Within the Field of Our Own Light
Perspective is both our anchor and our confinement. It grants shape to the world, but it also builds the frame through which that world must be seen. Each of us stands inside our own single field of experience— formed by memory, by temperament, by influence of the stories we’ve been told and taught.
Our vision is partial, limited. We see only within the range our bodies allow. Butterflies perceive spectrums of ultraviolet that exist beyond our human sight. Bees, birds, even some fish navigate worlds lit in hues we’ll never name. Their reality is not more or less real than ours, only different. We live inside our own wavelength, mistaking its limits for truth.
In clinic, I think of this often. Someone might arrive angry or feeling stuck, explaining that intense emotions appear without reason— I see the Liver calling for movement after a long period of restraint. Another may be struggling with years of insomnia— with years, too, of working a job that conflicts with their values, of living in a pattern that quietly drains the Heart’s fire. The body keeps its own record of misalignment. The heart cannot rest when the spirit feels misplaced. Moments like this reveal how inseparable the body and our story truly are— how symptoms or discomforts often speak in languages we haven’t yet learned to translate.
Both of our perspectives— the patient’s from the inside, mine from the outside— are true. Each offers part of the whole. The danger lies in mistaking any single view for the full picture. The risk lies in believing that our way of seeing is the only option being offered.
Awareness allows the view to move. Compassion allows it to stay fluid. Without compassion, awareness may harden into judgment— of self, of others, of the process itself. With it, spaciousness. When we notice not just that we perceive but how we perceive, something loosens. A small space opens between observer and observation. Where rigidity of mind once held, a current of curiosity begins to flow.
Over time, I’ve come to think of my own perspective as practice. In medicine, in art, in conversation— what I believe I know is only one rendering of a shifting reality.
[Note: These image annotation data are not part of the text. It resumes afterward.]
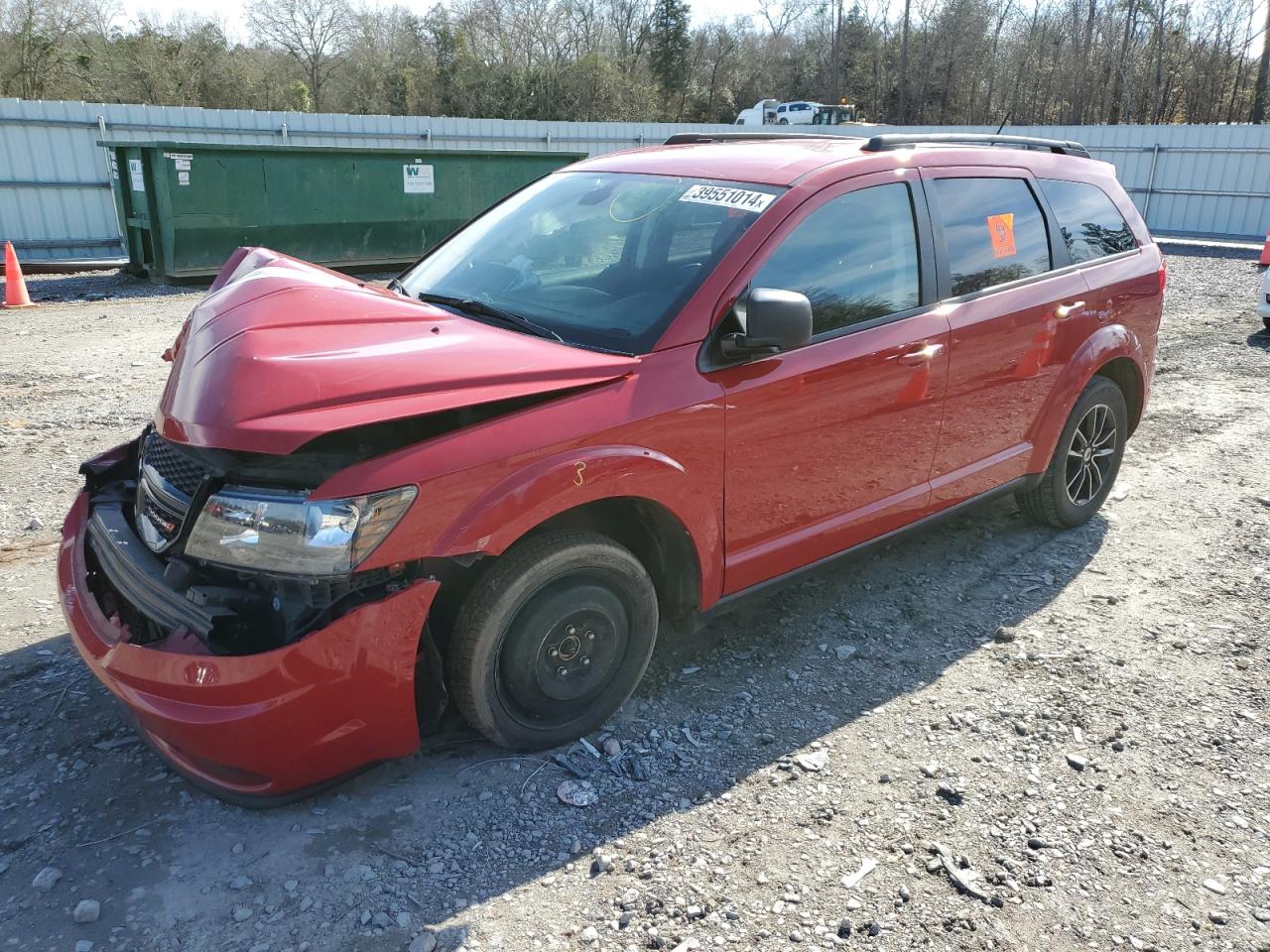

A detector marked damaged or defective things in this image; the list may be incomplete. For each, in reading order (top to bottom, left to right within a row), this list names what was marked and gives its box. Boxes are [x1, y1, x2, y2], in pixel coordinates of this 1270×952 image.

crumpled hood [154, 246, 639, 454]
damaged red suv [64, 134, 1167, 801]
broken front bumper [60, 488, 441, 805]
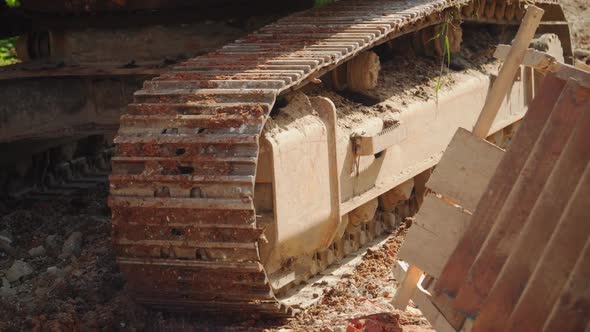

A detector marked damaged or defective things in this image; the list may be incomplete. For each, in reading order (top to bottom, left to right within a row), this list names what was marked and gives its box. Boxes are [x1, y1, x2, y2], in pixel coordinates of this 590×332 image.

rusty caterpillar track [110, 0, 564, 316]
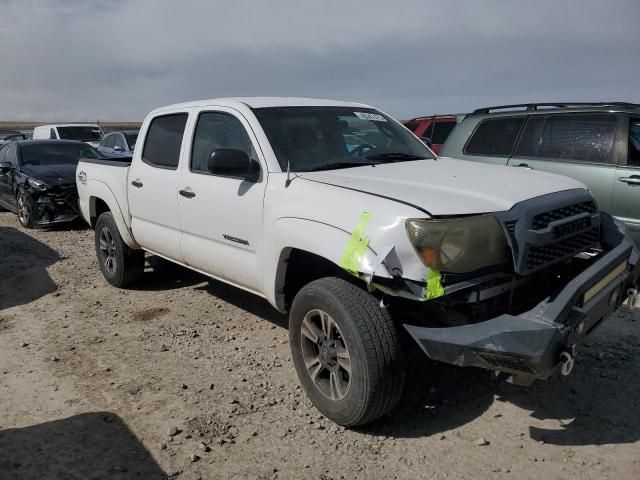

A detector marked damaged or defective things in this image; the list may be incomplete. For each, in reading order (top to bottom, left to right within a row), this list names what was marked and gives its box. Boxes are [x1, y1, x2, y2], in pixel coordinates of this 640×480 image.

damaged red vehicle [0, 140, 102, 228]
front end damage [24, 183, 80, 226]
cracked headlight [404, 217, 510, 274]
front end damage [362, 189, 636, 384]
Every diagnosis, every brushstroke, every act of understanding passes through the filters of my own experience.
To remember that is to recover and nurture humility. Not freedom from subjectivity, but gentleness within it. A willingness to let another’s world be celebrated alongside my own without insisting alignment into my own limited perspective.
Awareness in this aspect is not about seeing more; it’s about remembering that we never see from nowhere.
Perspective, like breath or pulse, moves. It contracts, expands, and turns toward what it can hold.
I am learning, and relearning, to meet each instance with compassion, to stay curious about what I see, how I see it and why my thoughts have been led here. Within that soft rotation, understanding becomes less a possession that I seek to have, and more a relationship I choose to lean in to.